Following the success of the Iron Dome system during Operation Pillar of Defence, another element of Israel’s planned “multi-layer” defence shield was successfully test-fired this week.
The “David’s Sling” system is de-signed to protect Israel from medium-to-long-range missiles of the kind in Hizbollah and Syrian arsenals.
The system is due to enter operational use in 2014 and will be the middle layer of defence between the Iron Dome, which operates against short-to-mid-level missiles, and the Arrow, which was designed as a shield from missiles fired at a distance of hundreds of miles from Israel.

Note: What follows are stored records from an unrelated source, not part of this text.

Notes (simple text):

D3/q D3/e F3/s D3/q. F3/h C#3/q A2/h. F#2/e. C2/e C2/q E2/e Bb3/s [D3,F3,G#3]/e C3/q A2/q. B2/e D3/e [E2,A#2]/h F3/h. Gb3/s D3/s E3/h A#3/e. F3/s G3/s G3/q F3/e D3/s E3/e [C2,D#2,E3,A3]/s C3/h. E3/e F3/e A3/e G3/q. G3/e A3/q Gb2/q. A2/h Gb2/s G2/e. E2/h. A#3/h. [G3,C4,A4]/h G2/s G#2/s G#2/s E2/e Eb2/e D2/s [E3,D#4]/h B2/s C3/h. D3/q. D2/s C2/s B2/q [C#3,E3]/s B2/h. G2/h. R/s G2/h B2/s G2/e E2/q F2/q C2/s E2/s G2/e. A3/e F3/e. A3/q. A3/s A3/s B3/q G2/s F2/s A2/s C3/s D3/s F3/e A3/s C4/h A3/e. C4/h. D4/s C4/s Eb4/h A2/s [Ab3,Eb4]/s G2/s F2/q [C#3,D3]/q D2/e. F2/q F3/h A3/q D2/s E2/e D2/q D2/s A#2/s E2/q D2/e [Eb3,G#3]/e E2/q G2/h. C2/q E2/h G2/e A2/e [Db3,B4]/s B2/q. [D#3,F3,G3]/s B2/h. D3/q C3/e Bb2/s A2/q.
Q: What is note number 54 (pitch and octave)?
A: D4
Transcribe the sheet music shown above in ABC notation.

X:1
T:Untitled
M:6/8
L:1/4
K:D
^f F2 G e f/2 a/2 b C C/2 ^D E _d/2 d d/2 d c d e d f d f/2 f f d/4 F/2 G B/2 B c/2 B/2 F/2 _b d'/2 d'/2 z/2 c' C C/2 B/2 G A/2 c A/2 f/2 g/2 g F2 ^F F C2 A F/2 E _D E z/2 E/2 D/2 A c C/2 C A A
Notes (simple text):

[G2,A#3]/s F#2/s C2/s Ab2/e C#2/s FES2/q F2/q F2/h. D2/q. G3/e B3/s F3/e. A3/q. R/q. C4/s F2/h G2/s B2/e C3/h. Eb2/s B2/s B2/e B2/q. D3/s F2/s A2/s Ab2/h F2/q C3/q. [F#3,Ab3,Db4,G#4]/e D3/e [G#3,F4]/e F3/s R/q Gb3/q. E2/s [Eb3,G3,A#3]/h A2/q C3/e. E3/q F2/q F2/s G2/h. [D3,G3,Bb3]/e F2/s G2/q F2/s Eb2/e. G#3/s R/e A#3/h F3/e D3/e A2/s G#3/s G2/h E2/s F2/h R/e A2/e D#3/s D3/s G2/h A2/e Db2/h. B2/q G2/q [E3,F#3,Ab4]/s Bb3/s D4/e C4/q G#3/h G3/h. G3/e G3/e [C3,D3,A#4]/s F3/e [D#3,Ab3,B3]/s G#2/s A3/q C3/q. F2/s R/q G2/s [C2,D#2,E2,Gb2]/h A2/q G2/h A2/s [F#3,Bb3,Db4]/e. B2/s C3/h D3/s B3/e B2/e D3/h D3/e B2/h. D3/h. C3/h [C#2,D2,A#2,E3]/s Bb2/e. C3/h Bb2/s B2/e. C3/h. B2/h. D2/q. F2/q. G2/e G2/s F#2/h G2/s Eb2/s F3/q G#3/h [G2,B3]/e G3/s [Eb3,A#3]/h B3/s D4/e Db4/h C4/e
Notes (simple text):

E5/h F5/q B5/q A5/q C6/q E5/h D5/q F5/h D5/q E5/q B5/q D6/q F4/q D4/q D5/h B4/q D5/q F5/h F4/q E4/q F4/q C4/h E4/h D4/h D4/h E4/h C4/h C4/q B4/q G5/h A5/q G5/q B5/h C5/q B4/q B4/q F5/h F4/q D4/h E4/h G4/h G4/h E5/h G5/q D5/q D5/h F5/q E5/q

In the test carried out in the Negev desert on Sunday, the main components of the new system were tested for the first time in a full-scale exercise that included a successful interception of a target-missile by the David’s Sling rocket. One part of the system, the MMR radar, has already entered service as part of the fifth Iron Dome battery that was deployed near Tel-Aviv two weeks ago during the operation and intercepted missiles fired by Hamas towards the city. Throughout the eight-day operation, Iron Dome batteries intercepted 428 missiles with an 84 per cent success rate.
Despite the swift end of the operation, in which the IDF destroyed over half of Hamas’s missile capabilities and killed dozens of terror operatives, the initial reaction of the Israeli public was disappointment. One poll carried out for Channel Two had 46 per cent of the public saying that neither side had prevailed in the operation, while 29 per cent thought that Hamas had the upper-hand and only 20 per cent felt Israel had won.
In another poll, conducted by Panels Politics, 60 per cent said they were opposed to the ceasefire agreement while only four per cent believed that the outcome would lead to a long-term period of calm.